A verbatim reproduction of the lines below, from the line containing "Q: What species is this?" through the line containing "scientific name: Muntiacus rooseveltorum", both ends included, is the whole required output.

── DATA TO EXAMINE ──

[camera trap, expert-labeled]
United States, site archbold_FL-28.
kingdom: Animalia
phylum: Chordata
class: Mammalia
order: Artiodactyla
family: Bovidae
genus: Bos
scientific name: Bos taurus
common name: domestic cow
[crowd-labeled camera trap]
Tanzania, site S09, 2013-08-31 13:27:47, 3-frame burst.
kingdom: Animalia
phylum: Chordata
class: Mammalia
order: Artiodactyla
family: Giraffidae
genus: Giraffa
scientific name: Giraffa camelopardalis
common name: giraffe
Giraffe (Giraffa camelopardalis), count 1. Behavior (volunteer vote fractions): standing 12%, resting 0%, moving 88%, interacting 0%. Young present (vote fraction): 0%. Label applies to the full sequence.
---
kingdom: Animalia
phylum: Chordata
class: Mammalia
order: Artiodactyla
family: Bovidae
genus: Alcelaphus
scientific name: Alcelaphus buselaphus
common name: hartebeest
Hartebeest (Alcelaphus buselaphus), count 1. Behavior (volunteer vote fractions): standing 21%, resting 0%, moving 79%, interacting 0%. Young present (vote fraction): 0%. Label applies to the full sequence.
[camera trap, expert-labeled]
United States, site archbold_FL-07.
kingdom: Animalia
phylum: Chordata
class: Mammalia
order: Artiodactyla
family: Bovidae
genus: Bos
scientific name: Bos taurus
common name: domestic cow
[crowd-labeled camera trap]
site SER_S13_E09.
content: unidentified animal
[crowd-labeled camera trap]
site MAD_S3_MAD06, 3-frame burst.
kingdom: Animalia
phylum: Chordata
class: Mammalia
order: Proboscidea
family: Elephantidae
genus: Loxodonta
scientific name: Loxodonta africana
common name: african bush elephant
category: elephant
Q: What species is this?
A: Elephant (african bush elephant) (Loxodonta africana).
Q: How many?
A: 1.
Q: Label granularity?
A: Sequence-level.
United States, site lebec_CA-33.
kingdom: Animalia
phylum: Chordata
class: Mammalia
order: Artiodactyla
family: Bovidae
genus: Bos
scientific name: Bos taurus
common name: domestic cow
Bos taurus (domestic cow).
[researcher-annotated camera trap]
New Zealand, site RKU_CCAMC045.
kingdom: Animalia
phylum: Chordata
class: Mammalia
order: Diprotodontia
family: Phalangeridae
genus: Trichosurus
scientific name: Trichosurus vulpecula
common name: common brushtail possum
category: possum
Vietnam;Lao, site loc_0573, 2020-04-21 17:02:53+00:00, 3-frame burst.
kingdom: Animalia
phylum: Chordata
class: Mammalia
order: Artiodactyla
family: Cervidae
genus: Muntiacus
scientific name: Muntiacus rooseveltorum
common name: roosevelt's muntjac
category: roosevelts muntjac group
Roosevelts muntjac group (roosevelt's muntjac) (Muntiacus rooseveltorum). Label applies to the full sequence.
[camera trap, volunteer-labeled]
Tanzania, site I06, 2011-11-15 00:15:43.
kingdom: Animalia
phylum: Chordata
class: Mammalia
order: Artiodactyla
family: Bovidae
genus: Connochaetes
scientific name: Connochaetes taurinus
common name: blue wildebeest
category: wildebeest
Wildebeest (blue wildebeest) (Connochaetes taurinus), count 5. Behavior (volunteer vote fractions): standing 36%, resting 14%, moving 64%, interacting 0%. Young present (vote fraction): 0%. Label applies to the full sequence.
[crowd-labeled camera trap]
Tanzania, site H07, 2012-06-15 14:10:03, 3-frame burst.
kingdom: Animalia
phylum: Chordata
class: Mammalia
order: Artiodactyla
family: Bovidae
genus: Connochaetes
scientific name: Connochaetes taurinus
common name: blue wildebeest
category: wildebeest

───

» EXPECTED ANSWER:
Q: What species is this?
A: Elephant (african bush elephant) (Loxodonta africana).
Q: How many?
A: 1.
Q: Label granularity?
A: Sequence-level.
United States, site lebec_CA-33.
kingdom: Animalia
phylum: Chordata
class: Mammalia
order: Artiodactyla
family: Bovidae
genus: Bos
scientific name: Bos taurus
common name: domestic cow
Bos taurus (domestic cow).
[researcher-annotated camera trap]
New Zealand, site RKU_CCAMC045.
kingdom: Animalia
phylum: Chordata
class: Mammalia
order: Diprotodontia
family: Phalangeridae
genus: Trichosurus
scientific name: Trichosurus vulpecula
common name: common brushtail possum
category: possum
Vietnam;Lao, site loc_0573, 2020-04-21 17:02:53+00:00, 3-frame burst.
kingdom: Animalia
phylum: Chordata
class: Mammalia
order: Artiodactyla
family: Cervidae
genus: Muntiacus
scientific name: Muntiacus rooseveltorum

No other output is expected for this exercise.